# [Aufgabenbeschreibung]
Wiederhole unverändert alle Zeilen von der Zeile mit „Picking from“ bis zum Ende der Einträge, beide Enden eingeschlossen.

# [Einträge zum szenenbasierten Schlussfolgern]

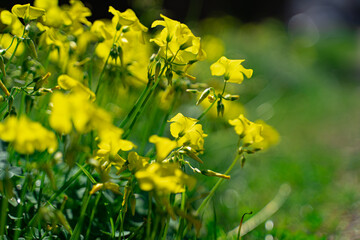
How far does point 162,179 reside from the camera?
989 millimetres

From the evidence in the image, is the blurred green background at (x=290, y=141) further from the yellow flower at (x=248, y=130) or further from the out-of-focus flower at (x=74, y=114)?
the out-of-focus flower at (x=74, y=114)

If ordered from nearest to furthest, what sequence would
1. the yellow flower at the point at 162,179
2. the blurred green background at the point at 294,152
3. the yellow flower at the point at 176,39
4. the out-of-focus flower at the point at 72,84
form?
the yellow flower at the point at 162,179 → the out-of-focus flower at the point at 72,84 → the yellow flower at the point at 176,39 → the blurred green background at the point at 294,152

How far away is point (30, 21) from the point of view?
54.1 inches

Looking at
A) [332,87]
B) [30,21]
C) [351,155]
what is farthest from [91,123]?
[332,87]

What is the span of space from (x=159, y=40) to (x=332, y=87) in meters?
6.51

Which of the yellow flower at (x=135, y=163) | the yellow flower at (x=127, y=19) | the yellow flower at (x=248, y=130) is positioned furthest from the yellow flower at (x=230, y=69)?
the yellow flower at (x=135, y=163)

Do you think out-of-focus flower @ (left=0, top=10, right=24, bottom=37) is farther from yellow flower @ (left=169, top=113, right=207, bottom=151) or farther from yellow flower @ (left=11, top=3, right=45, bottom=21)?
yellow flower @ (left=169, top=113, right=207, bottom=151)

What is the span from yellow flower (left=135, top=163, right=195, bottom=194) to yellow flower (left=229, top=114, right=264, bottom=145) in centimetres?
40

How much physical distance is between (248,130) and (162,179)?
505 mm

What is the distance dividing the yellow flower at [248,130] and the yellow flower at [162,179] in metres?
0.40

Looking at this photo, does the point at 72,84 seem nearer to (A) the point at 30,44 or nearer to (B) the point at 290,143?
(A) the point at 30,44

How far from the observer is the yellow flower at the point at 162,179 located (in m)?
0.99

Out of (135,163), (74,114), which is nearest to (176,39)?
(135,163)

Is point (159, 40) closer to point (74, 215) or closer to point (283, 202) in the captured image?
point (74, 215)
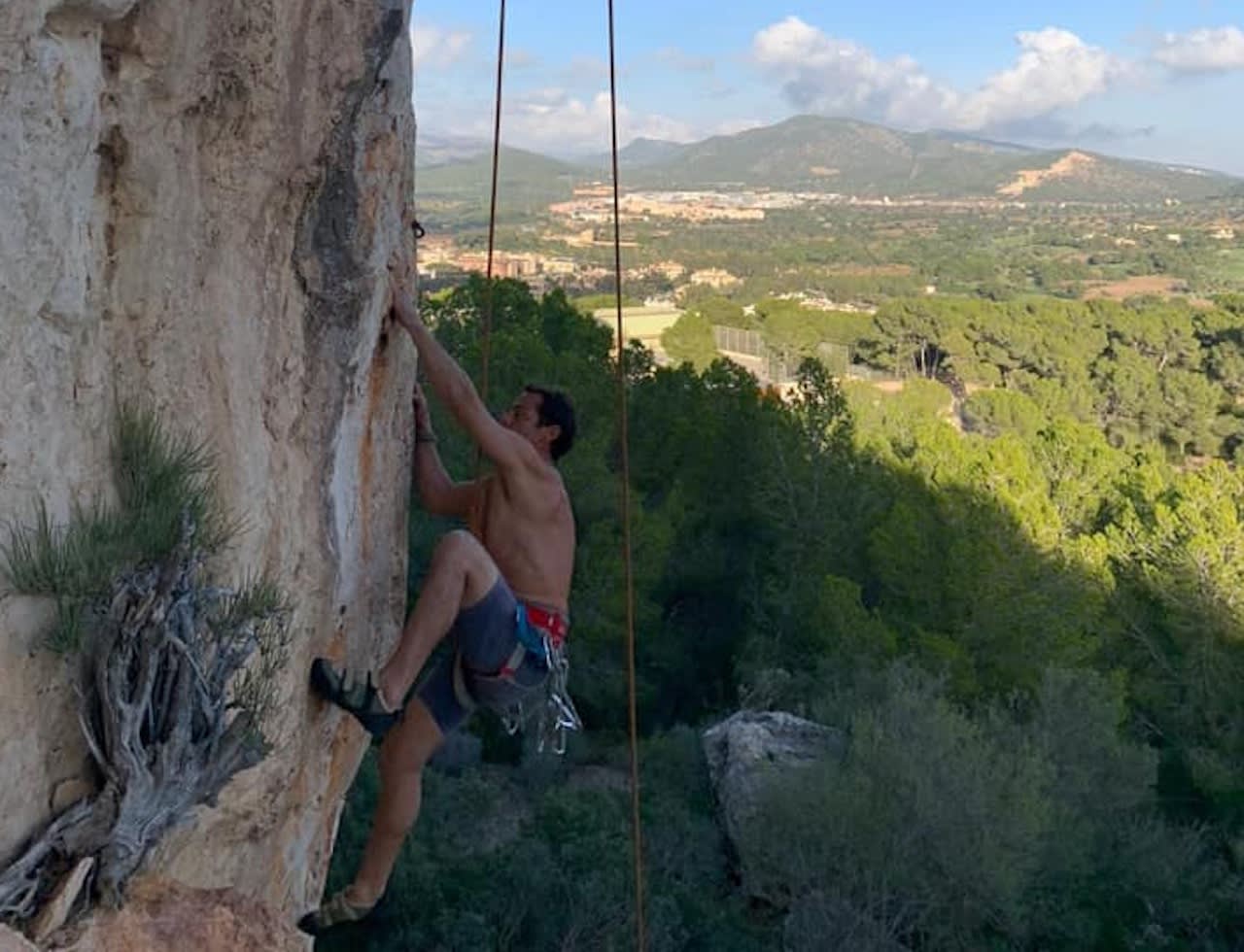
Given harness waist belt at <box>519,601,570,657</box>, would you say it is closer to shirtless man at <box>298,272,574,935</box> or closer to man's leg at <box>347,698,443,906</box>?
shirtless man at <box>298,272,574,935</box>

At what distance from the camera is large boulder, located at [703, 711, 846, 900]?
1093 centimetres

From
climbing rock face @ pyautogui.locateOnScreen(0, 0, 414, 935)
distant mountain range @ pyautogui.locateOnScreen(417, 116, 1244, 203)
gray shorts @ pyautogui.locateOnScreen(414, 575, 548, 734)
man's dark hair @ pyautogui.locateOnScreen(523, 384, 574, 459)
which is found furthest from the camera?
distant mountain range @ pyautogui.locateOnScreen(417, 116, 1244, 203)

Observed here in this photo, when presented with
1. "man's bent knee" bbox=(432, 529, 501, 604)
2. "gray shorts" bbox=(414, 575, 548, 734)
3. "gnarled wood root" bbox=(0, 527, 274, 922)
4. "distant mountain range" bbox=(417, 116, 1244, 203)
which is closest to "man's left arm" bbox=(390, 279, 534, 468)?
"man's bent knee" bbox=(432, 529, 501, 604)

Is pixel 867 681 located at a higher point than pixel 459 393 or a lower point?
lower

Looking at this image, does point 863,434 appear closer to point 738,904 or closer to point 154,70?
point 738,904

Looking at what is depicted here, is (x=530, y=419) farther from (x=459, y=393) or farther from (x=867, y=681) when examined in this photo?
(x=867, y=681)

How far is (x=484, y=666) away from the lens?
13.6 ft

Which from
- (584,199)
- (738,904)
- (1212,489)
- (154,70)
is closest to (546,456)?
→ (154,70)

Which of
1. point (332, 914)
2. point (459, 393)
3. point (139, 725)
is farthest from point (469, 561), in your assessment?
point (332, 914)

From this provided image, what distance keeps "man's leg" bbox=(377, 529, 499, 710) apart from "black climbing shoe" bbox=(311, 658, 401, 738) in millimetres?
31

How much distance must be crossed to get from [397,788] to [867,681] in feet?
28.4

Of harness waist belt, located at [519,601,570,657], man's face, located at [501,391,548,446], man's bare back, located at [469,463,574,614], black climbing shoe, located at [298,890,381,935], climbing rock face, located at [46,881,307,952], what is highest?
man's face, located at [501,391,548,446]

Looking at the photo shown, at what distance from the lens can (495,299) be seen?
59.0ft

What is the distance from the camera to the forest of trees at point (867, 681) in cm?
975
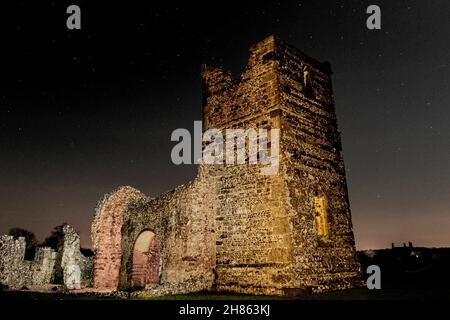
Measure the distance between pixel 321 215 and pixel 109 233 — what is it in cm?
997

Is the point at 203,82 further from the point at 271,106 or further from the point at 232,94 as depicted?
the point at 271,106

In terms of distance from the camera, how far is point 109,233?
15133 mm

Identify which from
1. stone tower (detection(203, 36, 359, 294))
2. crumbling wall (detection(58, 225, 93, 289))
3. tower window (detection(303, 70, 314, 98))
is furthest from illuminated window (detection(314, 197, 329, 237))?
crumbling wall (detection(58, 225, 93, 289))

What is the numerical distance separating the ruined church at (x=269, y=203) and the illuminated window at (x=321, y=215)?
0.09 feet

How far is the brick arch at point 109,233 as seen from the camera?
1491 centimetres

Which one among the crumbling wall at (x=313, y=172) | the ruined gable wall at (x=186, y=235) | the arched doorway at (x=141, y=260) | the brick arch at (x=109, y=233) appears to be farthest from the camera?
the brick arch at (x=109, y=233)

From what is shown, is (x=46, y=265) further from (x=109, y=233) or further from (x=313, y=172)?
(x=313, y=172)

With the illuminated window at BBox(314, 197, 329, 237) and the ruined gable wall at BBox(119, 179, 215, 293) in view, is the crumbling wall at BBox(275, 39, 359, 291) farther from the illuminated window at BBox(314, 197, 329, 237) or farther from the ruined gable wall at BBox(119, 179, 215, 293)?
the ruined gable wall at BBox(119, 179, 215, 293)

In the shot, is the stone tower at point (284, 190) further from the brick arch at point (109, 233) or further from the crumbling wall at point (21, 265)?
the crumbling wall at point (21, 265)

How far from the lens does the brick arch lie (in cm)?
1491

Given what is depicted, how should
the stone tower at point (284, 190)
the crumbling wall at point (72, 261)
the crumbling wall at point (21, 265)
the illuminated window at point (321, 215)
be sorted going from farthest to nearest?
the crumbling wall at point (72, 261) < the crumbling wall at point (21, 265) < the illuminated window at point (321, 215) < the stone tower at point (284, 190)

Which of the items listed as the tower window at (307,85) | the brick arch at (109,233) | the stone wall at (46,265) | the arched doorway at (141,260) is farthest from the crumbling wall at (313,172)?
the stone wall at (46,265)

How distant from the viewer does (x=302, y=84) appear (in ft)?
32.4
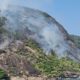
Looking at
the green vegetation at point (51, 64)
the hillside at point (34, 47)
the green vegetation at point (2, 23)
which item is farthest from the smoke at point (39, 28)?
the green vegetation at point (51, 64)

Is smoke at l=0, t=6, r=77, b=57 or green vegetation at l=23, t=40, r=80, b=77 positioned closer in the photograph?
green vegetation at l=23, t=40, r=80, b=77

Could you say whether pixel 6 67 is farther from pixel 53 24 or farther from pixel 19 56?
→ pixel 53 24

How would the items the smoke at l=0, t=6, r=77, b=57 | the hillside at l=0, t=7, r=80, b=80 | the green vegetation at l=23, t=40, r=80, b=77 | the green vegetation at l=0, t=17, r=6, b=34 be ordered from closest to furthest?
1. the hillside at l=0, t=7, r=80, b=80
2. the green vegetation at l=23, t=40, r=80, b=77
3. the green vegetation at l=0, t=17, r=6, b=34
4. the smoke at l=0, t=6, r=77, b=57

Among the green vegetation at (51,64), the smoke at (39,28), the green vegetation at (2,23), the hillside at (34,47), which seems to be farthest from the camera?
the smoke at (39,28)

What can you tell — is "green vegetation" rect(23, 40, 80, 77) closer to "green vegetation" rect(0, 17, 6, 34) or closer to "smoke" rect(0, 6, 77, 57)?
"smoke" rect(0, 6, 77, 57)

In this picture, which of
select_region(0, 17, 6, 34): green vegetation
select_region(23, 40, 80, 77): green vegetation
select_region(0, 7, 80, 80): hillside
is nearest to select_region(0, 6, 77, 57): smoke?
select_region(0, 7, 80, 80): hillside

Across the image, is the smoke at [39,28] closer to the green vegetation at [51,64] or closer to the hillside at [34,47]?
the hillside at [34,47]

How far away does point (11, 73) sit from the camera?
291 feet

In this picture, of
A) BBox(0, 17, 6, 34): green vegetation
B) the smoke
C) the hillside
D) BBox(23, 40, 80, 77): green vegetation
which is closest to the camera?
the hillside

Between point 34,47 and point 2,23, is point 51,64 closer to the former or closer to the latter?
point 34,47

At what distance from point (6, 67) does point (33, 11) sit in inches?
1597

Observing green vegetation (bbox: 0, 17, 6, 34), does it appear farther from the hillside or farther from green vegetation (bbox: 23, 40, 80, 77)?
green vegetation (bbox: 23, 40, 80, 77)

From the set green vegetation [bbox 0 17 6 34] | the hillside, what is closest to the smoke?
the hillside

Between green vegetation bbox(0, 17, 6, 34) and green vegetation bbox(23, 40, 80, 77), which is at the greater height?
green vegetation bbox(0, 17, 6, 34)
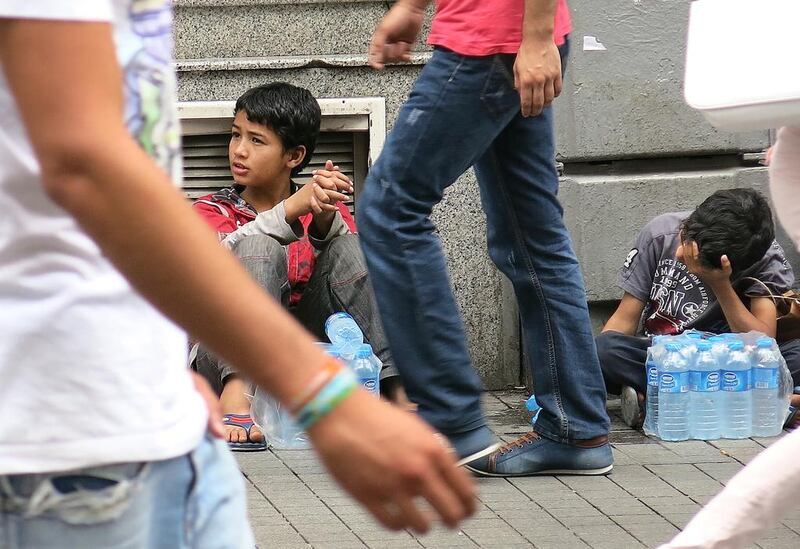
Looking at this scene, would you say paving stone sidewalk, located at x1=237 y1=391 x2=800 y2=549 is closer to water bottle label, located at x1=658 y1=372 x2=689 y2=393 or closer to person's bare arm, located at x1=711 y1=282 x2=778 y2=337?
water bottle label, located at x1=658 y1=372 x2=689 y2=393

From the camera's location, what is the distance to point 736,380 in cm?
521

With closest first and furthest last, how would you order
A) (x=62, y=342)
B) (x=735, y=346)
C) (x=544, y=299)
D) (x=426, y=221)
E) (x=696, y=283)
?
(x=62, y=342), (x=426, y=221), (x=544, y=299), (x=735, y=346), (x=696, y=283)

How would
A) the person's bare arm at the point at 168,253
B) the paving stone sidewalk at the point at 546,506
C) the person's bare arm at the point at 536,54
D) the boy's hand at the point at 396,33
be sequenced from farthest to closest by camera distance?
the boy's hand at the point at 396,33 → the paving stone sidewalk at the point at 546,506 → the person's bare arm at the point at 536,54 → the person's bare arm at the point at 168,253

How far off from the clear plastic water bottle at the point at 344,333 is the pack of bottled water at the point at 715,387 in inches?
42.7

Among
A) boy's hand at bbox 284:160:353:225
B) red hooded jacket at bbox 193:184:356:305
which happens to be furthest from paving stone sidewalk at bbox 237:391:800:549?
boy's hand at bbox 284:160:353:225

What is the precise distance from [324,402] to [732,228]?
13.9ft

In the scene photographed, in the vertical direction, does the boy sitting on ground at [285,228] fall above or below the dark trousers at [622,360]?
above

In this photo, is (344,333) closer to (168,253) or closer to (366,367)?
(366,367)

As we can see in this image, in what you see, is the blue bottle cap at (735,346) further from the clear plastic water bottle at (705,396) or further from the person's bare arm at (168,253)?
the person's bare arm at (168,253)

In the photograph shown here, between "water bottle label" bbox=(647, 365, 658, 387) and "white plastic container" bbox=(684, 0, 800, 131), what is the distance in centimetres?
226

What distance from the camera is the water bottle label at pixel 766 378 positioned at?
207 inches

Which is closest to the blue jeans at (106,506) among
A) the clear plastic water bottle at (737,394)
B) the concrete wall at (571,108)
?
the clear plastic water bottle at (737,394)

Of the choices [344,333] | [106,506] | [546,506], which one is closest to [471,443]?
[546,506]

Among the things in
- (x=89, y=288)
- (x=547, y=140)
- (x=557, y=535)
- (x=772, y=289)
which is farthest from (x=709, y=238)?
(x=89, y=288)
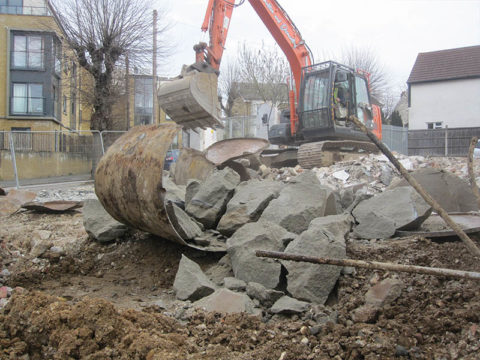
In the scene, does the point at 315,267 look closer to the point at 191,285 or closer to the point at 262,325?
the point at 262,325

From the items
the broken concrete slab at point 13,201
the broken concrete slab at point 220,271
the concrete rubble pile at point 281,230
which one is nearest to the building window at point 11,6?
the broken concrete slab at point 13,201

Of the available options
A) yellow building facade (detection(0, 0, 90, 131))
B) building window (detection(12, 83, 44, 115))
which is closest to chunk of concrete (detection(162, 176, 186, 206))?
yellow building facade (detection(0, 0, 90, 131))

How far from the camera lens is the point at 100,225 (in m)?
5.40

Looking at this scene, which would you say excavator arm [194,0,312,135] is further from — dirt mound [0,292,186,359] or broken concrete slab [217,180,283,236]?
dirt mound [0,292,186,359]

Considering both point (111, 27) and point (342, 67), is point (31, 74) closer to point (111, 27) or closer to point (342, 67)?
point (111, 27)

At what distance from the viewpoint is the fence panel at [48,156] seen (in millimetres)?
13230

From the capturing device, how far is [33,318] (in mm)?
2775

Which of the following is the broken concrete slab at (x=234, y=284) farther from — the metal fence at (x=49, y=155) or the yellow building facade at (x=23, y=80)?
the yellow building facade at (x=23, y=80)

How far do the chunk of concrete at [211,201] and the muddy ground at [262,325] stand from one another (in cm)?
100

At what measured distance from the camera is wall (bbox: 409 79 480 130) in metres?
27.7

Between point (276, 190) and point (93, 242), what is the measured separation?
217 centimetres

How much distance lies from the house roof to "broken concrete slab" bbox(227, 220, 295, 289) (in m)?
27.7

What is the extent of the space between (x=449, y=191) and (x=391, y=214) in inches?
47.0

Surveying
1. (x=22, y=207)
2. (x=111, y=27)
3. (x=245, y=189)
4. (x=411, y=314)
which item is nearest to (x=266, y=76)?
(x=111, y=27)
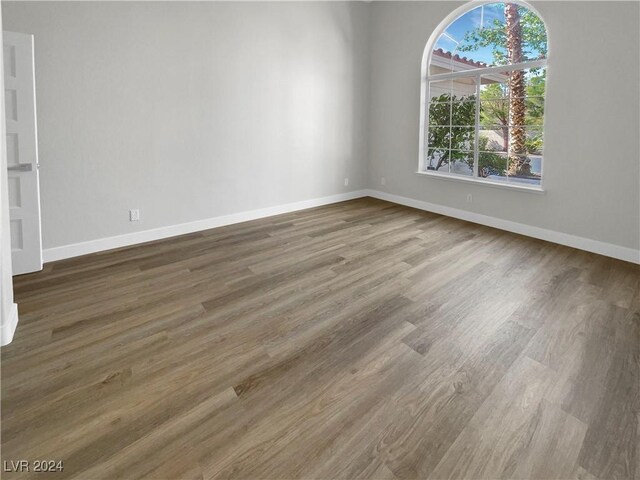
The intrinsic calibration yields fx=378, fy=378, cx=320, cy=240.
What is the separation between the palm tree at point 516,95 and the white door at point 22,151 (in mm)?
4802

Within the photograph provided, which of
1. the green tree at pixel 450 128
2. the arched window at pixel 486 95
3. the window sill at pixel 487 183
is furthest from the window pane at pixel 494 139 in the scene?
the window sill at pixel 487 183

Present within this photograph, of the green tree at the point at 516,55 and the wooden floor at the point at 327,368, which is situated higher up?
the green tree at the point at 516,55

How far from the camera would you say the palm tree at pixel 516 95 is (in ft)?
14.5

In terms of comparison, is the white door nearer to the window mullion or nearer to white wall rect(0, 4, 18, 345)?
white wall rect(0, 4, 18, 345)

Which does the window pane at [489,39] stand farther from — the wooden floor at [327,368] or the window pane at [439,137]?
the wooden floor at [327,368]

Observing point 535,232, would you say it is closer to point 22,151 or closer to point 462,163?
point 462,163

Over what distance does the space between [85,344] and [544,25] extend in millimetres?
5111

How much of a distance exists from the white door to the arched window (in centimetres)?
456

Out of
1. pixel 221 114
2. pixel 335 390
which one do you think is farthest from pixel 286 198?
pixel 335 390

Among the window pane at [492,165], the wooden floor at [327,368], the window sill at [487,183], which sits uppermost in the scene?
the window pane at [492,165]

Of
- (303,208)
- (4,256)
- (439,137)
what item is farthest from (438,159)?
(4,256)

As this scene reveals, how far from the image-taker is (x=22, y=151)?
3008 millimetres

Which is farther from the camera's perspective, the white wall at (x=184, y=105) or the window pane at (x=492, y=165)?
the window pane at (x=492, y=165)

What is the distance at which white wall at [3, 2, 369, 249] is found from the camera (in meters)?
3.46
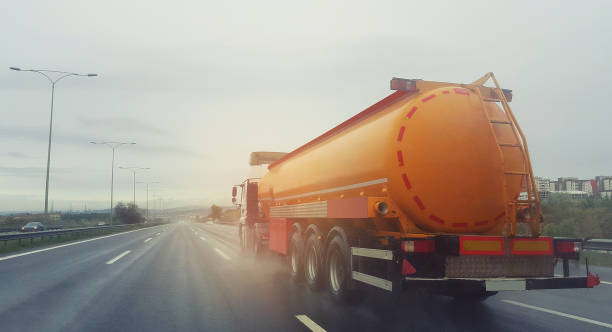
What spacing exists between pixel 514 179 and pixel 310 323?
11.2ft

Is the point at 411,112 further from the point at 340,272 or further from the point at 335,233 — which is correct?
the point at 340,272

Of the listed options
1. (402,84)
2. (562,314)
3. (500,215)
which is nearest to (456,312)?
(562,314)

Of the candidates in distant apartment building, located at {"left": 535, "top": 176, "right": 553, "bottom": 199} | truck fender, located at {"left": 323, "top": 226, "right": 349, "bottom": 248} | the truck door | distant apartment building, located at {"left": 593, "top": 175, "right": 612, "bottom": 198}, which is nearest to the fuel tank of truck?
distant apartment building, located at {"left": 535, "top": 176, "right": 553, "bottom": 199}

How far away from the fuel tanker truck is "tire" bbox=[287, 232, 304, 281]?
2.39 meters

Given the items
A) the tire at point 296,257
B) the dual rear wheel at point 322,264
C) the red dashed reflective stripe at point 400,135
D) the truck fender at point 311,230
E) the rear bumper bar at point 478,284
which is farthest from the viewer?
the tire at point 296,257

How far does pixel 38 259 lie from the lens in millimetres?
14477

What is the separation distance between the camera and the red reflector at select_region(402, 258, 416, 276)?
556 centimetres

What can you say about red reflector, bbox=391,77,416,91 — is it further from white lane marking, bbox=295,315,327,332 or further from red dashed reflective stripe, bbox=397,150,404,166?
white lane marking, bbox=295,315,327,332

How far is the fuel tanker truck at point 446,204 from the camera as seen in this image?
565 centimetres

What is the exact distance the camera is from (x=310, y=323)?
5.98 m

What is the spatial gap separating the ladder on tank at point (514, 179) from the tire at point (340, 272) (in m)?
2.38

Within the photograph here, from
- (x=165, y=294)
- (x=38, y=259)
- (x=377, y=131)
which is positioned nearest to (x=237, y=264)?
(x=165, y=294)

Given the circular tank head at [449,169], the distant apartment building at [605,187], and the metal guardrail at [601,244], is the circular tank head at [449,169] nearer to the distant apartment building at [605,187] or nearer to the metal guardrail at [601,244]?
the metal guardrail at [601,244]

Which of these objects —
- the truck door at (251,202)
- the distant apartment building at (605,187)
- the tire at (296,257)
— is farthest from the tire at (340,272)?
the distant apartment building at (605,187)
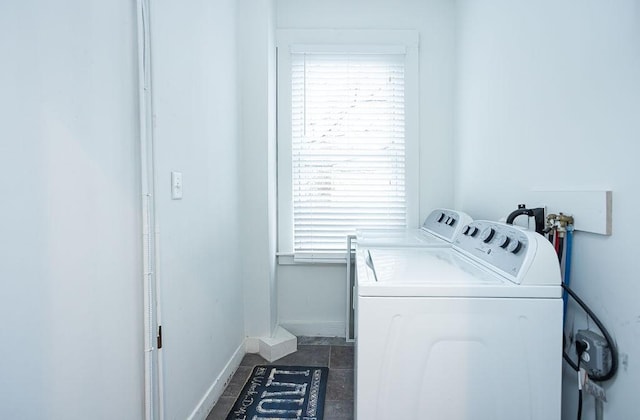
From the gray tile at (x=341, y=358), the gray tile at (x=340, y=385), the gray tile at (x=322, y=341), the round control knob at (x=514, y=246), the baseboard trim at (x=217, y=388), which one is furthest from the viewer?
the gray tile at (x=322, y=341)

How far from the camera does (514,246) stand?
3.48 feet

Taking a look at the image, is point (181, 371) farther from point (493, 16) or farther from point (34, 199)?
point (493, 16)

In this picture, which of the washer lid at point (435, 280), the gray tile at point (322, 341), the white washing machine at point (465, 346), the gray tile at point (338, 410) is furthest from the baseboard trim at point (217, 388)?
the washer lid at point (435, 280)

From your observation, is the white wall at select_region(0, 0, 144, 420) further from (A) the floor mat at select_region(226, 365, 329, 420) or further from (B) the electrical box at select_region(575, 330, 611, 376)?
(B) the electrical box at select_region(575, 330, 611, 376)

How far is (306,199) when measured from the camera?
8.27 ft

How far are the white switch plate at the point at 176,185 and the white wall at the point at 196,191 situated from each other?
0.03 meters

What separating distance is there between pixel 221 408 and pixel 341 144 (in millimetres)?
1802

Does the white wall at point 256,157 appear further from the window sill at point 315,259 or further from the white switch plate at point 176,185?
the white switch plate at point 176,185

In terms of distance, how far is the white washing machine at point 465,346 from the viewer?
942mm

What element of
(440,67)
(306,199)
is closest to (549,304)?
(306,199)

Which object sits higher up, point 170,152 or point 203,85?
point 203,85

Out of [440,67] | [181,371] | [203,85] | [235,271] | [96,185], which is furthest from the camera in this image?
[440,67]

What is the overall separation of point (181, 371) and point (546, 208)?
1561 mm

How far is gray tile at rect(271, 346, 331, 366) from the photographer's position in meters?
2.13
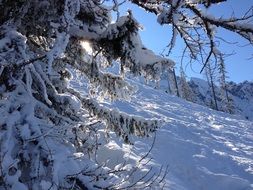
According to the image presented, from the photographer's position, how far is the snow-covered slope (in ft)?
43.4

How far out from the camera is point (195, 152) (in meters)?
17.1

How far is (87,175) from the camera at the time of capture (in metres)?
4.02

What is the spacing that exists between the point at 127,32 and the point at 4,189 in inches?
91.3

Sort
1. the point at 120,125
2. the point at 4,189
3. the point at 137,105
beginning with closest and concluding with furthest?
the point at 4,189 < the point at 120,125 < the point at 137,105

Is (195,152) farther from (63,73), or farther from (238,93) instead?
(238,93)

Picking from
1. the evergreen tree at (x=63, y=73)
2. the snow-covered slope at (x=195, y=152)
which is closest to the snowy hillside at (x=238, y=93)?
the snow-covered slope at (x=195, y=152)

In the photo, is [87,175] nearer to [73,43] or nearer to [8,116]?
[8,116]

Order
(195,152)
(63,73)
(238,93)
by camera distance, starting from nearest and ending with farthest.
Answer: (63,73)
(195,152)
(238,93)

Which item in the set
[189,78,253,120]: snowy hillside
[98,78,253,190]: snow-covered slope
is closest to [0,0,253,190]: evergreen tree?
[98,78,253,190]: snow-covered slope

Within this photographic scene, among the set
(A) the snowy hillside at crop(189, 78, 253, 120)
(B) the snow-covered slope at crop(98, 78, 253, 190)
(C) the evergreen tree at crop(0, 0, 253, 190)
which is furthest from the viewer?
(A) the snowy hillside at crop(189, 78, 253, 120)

# [Richtige Ausgabe]
Picking from
1. the evergreen tree at (x=63, y=73)
2. the snow-covered slope at (x=195, y=152)
which is closest to the snowy hillside at (x=238, y=93)?
the snow-covered slope at (x=195, y=152)

In the photo, is [87,175] nearer to [73,43] or nearer to [8,116]?
[8,116]

Order
(195,152)
(63,73)
(238,93)
by camera distance, starting from nearest and ending with farthest.
Answer: (63,73)
(195,152)
(238,93)

Which item in the set
[189,78,253,120]: snowy hillside
[98,78,253,190]: snow-covered slope
is closest to [0,0,253,190]: evergreen tree?
[98,78,253,190]: snow-covered slope

Within this photographic scene, among the set
(A) the snowy hillside at crop(189, 78, 253, 120)
(B) the snow-covered slope at crop(98, 78, 253, 190)
(C) the evergreen tree at crop(0, 0, 253, 190)
which is furthest from the viewer?
(A) the snowy hillside at crop(189, 78, 253, 120)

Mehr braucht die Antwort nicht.